The International Center for the Settlement of Investment Disputes (ICSID) is an institution of the World Bank established under the Convention on the Settlement of Investment Disputes between States and Nationals of Other States (the ICSID Convention or the Washington Convention, 1965). The Convention sets forth ICSID’s mandate, organization and core functions. The primary purpose of ICSID is to provide facilities for conciliation and arbitration of international investment disputes.

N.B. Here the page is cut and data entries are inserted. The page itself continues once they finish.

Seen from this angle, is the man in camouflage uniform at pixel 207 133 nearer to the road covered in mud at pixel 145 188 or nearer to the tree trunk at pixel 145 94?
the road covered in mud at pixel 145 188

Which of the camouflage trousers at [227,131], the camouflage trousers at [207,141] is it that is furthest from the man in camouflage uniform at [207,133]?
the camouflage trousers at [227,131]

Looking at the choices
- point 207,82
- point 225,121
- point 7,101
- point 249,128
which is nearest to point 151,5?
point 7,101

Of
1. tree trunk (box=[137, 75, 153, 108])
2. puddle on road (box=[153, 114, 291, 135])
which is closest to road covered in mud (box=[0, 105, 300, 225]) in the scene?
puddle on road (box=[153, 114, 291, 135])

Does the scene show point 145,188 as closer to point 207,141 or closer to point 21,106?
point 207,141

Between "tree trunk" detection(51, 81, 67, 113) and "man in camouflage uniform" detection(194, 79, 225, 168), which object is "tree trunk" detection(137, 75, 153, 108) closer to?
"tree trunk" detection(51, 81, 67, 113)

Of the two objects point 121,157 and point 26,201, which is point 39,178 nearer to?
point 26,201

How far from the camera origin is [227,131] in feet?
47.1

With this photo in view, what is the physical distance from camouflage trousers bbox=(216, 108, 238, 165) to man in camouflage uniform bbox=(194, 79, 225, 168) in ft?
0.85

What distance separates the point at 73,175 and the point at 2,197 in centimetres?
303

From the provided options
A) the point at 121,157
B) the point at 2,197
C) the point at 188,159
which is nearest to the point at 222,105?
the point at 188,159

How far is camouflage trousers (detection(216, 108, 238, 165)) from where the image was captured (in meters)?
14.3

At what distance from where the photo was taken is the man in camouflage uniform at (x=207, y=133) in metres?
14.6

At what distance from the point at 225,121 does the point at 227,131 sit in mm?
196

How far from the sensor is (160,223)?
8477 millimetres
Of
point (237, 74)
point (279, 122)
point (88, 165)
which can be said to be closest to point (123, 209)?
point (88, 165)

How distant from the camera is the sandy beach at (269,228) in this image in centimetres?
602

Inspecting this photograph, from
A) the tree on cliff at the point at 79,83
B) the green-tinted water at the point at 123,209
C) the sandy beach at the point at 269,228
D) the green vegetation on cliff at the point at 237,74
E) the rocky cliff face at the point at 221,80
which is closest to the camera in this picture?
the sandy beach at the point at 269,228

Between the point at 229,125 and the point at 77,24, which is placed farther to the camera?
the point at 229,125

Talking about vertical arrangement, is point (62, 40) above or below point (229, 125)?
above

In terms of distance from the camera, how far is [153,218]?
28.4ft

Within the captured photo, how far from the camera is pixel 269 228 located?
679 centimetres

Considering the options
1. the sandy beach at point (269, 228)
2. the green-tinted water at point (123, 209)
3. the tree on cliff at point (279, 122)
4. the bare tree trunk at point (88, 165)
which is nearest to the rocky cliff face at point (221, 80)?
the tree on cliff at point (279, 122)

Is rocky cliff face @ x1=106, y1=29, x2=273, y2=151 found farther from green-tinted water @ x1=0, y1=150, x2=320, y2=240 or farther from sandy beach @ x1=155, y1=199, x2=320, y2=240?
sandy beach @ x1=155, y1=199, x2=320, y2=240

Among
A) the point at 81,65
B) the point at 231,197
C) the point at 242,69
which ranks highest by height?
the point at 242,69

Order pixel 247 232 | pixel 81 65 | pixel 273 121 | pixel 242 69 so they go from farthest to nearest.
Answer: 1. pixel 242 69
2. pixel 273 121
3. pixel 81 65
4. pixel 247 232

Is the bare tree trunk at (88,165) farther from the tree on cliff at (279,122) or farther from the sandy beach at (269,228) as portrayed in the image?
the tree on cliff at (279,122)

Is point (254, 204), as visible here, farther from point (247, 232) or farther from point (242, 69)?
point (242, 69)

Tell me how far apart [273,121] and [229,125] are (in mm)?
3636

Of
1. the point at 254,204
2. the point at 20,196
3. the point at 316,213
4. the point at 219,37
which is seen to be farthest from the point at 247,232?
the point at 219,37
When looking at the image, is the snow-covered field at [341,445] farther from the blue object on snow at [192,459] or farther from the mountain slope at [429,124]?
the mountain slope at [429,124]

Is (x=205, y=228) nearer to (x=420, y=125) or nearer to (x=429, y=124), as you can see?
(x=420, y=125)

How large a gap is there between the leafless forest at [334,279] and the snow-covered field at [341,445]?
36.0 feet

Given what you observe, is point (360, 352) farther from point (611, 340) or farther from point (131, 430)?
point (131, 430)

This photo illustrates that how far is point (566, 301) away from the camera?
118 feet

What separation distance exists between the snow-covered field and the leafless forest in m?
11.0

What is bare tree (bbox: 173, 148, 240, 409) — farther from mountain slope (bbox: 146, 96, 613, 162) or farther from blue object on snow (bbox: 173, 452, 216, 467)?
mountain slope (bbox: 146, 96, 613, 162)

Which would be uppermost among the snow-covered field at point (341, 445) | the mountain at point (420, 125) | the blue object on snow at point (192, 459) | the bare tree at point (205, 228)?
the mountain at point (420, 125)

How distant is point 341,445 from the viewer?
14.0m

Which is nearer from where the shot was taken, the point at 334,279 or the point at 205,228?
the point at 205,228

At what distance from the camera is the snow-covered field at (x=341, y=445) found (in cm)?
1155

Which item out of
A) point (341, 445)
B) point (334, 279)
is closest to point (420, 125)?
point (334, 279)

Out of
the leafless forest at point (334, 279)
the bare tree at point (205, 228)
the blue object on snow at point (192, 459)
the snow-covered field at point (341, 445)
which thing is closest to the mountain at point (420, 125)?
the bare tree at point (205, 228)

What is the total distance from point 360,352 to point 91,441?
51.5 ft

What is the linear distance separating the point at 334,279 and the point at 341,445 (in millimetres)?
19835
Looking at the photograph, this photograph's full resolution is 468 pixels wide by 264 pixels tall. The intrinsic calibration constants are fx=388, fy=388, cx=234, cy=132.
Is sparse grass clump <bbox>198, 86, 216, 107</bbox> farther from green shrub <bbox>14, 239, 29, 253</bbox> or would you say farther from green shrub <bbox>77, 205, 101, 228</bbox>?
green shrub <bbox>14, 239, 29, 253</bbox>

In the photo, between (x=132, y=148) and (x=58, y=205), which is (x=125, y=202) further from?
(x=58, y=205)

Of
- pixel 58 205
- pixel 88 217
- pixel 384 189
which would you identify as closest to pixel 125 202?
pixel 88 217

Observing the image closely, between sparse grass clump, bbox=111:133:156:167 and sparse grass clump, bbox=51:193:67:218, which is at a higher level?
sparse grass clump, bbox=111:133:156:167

The ICSID Convention is a multilateral treaty formulated by the Executive Directors of the International Bank for Reconstruction and Development (the World Bank). It was opened for signature on March 18, 1965 and entered into force on October 14, 19662.

The Convention sought to remove major impediments to the free international flows of private investment posed by non-commercial risks and the absence of specialized international methods for investment dispute settlement. ICSID was created by the Convention as an impartial international forum providing facilities for the resolution of legal disputes between eligible parties, through conciliation or arbitration procedures. Recourse to the ICSID facilities is always subject to the parties’ consent3. As evidenced by its large membership4, considerable caseload5, and by the numerous references to its arbitration facilities in investment treaties and laws, ICSID plays an important role in the field of international investment and economic development.

ICSID is an autonomous international organization and is considered to be the leading international arbitration institution devoted to investor-State dispute settlement (also known as investment treaty arbitration)6.


In the past, the World Bank as an institution has assisted in mediation or conciliation of investment disputes between nations and private foreign investors7. Thus to reduce the burden on World Bank , Aron Broches, then General Counsel of the World Bank conceived the idea for the Convention in 1961 in conjunction with the Organization for Economic Cooperation and Development (OECD), The idea was to create a framework for the protection of international investment. This idea gave birth to the International Centre for Settlement of Investment Disputes (ICSID) under the Convention on the Settlement of Investment Disputes between States and Nationals of Other States which came into force on October 14, 1966. The aim of establishing the ICSID was the Bank’s belief that an institution specially designed to facilitate the settlement of investment disputes between governments and foreign investors, could help promote increased flow of international investment.